Open tompollard opened 2 years ago
Hi @tompollard , I had one concern about this.
Wouldn't changing the names of zipfile mess up the existing zips that were already created?
After checking the codebase, my understanding is that there are several parts of code that initiate zip of project files(which uses the zip_name
function and create zip of the project files, and there are other part in code that call this zip_name
function again when someone tries to retrieve the zip file for the project.
So that means when we update this function, the retrieval of zip will break for a lot of existing projects.

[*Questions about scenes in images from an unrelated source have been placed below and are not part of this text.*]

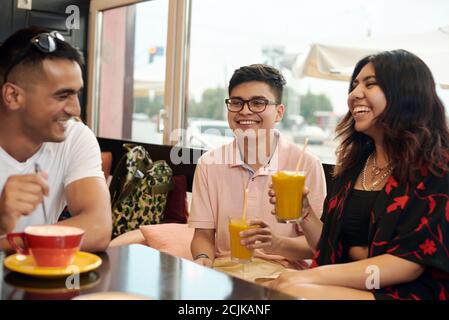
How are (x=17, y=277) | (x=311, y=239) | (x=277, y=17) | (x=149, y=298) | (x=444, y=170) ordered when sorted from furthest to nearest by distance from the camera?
(x=277, y=17)
(x=311, y=239)
(x=444, y=170)
(x=17, y=277)
(x=149, y=298)

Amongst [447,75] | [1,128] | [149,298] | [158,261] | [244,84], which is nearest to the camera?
[149,298]

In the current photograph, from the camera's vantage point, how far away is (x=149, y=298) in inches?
47.1

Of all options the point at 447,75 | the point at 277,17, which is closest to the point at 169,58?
the point at 277,17

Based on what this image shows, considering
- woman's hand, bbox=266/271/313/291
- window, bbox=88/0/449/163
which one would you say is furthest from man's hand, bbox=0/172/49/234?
window, bbox=88/0/449/163

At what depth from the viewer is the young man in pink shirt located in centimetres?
248

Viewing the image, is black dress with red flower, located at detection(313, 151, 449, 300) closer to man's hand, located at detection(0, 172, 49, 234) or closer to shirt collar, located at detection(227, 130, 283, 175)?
shirt collar, located at detection(227, 130, 283, 175)

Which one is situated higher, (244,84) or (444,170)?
(244,84)

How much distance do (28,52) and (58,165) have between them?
15.3 inches

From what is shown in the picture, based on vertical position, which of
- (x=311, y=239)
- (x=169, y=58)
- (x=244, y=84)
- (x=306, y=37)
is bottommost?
(x=311, y=239)

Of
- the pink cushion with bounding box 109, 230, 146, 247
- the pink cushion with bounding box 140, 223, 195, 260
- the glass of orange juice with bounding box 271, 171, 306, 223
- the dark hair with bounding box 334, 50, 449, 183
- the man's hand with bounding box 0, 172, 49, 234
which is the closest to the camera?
the man's hand with bounding box 0, 172, 49, 234

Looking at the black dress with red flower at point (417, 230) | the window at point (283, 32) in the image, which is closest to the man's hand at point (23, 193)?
the black dress with red flower at point (417, 230)

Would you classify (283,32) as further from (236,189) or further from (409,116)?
(409,116)

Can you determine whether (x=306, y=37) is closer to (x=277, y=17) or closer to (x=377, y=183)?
(x=277, y=17)

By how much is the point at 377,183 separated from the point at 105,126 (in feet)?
14.5
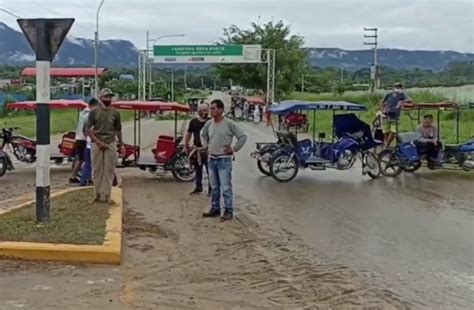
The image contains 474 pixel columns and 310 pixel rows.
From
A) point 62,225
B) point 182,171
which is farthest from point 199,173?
point 62,225

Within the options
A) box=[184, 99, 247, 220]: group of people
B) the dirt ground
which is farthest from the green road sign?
the dirt ground

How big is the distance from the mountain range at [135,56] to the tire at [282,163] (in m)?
60.6

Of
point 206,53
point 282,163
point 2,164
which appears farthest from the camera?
point 206,53

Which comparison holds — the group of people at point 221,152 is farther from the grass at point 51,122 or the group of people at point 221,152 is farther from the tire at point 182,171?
the grass at point 51,122

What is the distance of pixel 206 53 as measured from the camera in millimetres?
56969

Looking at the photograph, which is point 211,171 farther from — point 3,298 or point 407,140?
point 407,140

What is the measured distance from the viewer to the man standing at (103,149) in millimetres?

I assume to solve that, we need to retrigger the zip of project files, and that might take a lot of resources depending on the number of projects and the file size.. Plus i am not sure if we keep a entry in database, if the project files have been zipped
Wouldn't changing the names of zipfile mess up the existing zips that were already created?
Yes, this is true. Part of the work would be fixing the current filenames (on our servers, and on the cloud servers). I don't think this would be a huge effort, and if we think it is necessary then it would be better to do sooner than later.
Good point. Do you think somekind of management command might be a good idea to do that? If feels weird to have a management command for a one off thing. (but i can't think of anything else right now)
any suggestions?
Good point. Do you think somekind of management command might be a good idea to do that? If feels weird to have a management command for a one off thing. (but i can't think of anything else right now). any suggestions?
@bemoody probably has thoughts on this, but I think a management command for the migration would be fine (and it could always be removed later).
Could be a data migration (RunPython) that creates a hard link if the old zip file already exists. Or we could just do it by hand. Don't want to delete the old files (at least not immediately) because clients are in the process of downloading them.
Note this problem just came up again (vindr-cxr 1.0.0).
It's uglier than I thought. The title isn't just used to name the zip file, it's also used as the path inside the zip file ("enclosing_folder", see LocalProjectFiles.make_zip).
So maybe better to regenerate the zip files as well as renaming them.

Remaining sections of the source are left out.